We will now compute the non-periodic 2-point statistics for our
microstructure. This time rather than using the `autocorrelate` and
`crosscorrelate` functions, we will use the `correlate` function
from `pymks.stats`. The `correlate` function computes all of the
autocorrelations and crosscorrelations at the same time. We will
computed the non-periodic statistics by omitting the keyword argument
`periodic_axes`.

```
from pymks.stats import correlate
X_corr = correlate(X_)
```

All or some of the correlations can be viewed using the
`draw_correlations` function from `pymks.tools`. In this example we
will look at all of them.

```
from pymks.tools import draw_correlations
correlations = [('black', 'black'), ('white', 'white'), ('black', 'white')]
draw_correlations(X_corr[0].real, correlations=correlations)
```

Notice that the maximum values for the autocorrelations are higher than 0.5. We can still show that the centers or the (0, 0) vectors are still equal to the volume fractions.

```
print 'Volume fraction of black phase', X_corr[0, center, center, 0]
print 'Volume fraction of white phase', X_corr[0, center, center, 1]
```

```
Volume fraction of black phase 0.5
Volume fraction of white phase 0.5
```

The non-periodic statistics are different from the periodic 2-point statistics along the diagonal vectors, but in both cases the probability of (0, 0) vector is still the volume fraction.

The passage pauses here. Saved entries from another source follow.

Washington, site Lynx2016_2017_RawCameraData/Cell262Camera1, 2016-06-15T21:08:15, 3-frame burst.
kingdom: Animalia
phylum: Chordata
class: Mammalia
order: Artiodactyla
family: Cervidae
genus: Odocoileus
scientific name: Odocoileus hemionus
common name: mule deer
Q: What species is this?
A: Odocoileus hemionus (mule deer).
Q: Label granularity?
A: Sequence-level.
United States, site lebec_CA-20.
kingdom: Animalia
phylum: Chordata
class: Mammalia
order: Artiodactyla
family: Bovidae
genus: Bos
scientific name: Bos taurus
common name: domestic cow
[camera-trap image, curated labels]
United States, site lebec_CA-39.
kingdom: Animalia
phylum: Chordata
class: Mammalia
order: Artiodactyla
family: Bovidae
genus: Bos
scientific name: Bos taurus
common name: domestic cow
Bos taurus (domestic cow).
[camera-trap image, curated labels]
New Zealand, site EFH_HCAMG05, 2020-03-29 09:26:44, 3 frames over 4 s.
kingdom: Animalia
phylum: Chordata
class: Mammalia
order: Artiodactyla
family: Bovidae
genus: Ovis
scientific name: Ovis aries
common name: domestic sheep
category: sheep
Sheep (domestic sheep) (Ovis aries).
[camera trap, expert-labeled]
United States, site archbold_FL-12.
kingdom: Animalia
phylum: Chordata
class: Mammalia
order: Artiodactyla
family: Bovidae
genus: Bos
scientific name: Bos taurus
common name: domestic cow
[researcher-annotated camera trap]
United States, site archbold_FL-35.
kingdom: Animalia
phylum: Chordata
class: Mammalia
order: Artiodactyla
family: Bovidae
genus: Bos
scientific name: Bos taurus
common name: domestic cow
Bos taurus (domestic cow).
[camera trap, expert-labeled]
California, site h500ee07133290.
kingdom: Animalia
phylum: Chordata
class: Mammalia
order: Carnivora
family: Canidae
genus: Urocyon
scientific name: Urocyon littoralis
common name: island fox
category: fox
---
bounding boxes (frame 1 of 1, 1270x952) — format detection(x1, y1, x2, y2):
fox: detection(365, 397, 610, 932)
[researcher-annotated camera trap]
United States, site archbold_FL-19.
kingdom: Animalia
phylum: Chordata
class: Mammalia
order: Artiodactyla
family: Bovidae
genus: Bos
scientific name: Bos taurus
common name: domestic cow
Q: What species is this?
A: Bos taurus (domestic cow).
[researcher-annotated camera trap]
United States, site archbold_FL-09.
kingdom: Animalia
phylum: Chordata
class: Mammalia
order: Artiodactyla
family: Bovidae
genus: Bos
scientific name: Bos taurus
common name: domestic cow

[1] S.R. Niezgoda, D.T. Fullwood, S.R. Kalidindi, Delineation of the Space of 2-Point Correlations in a Composite Material System, Acta Materialia, 56, 18, 2008, 5285–5292 doi:10.1016/j.actamat.2008.07.005

[2] S.R. Niezgoda, D.M. Turner, D.T. Fullwood, S.R. Kalidindi, Optimized Structure Based Representative Volume Element Sets Reflecting the Ensemble-Averaged 2-Point Statistics, 58, 13, 2010, 4432–4445 doi:10.1016/j.actamat.2010.04.041

[3] D.T. Fullwood, S.R. Kalidindi, and B.L. Adams, Second - Order Microstructure Sensitive Design Using 2-Point Spatial Correlations, Chapter 12 in Electron Backscatter Diffraction in Materials Science , 2nd Edition , Eds. A. Schwartz, M. Kumar, B. Adams, D. Field, Springer, NY, 2009.